Spatial reasoning records:
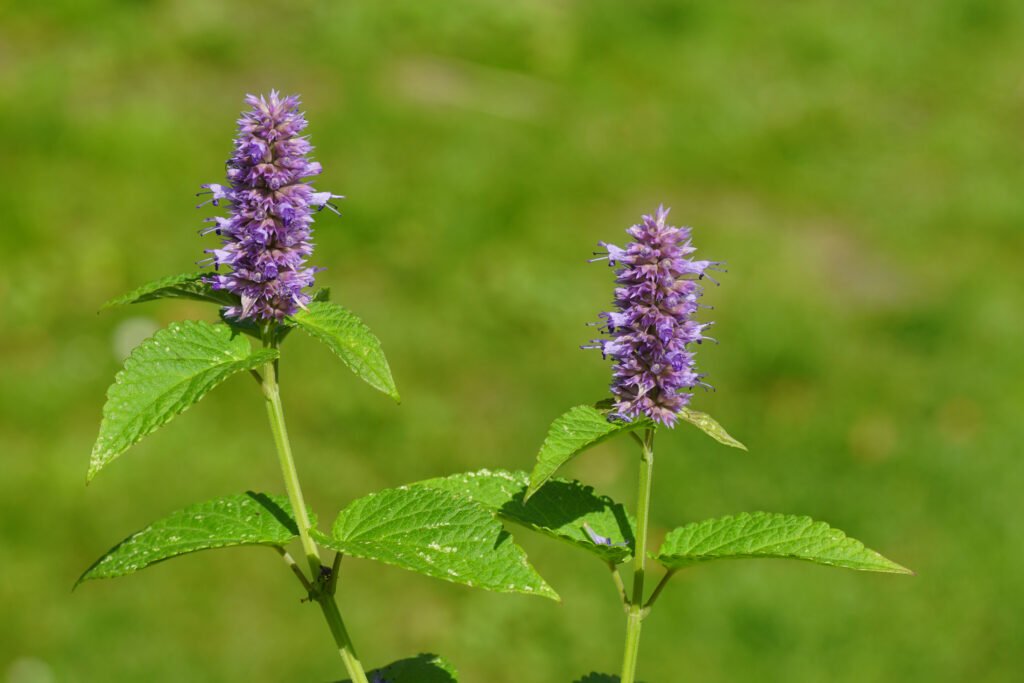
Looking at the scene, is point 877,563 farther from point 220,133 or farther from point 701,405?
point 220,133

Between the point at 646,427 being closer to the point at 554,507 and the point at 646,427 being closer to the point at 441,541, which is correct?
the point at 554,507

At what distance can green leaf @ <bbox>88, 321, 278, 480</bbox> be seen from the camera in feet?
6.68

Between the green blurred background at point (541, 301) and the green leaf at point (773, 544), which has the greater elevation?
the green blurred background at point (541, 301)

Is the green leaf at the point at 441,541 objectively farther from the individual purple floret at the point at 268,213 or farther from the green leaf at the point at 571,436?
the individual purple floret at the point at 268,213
==
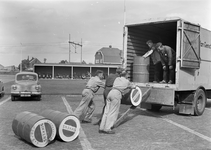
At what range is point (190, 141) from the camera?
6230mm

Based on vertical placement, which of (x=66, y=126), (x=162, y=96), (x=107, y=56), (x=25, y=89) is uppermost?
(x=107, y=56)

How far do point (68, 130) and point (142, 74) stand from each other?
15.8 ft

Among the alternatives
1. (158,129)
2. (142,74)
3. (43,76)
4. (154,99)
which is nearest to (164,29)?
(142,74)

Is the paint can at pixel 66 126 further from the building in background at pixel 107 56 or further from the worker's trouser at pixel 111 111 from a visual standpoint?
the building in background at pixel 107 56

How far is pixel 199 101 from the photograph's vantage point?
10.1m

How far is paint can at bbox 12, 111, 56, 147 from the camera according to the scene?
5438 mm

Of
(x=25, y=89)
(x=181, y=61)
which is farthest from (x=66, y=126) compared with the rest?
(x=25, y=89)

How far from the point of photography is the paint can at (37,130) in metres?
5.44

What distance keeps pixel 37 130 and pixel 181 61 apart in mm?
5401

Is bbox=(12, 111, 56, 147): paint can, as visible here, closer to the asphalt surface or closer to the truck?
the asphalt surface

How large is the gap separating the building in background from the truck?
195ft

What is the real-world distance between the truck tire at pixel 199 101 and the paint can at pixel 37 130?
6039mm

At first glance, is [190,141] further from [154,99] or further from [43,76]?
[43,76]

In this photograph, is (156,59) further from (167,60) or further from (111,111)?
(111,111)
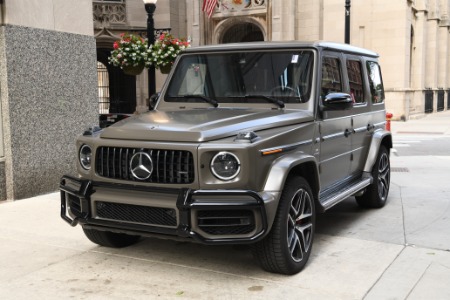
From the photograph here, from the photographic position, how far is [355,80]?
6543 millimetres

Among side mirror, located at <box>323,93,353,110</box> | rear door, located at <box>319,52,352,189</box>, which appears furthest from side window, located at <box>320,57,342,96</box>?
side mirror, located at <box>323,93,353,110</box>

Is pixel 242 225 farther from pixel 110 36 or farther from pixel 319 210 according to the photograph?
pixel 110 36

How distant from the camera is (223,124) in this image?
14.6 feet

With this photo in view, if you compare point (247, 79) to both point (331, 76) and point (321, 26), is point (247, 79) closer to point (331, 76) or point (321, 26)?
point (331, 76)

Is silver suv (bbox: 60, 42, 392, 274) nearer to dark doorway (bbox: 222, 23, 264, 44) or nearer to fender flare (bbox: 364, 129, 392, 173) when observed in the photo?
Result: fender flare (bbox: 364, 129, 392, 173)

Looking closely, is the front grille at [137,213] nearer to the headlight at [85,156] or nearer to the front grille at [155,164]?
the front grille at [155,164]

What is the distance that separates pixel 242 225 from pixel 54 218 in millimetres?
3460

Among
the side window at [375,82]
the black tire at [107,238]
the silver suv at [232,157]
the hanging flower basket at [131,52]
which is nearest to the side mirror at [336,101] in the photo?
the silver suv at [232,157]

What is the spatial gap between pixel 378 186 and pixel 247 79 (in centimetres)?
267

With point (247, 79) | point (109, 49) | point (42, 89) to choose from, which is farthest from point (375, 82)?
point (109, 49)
* * *
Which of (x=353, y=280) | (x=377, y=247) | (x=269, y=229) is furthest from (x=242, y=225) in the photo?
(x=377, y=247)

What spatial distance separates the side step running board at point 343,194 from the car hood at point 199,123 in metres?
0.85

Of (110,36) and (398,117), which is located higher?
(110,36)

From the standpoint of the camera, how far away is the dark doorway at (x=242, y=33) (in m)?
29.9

OBJECTIVE: Update the material starting at the line that contains "In this photograph, is" and stopping after the line that contains "6543 millimetres" by replacing "photographic position" with "camera position" and leaving everything else unchanged. Omit the pictures from your answer.

TASK OUTPUT:
In this photograph, is (156,59) further from (167,60) or further from (111,111)?
(111,111)
From the photograph here, from the camera position, how far is [355,80]?
6543 millimetres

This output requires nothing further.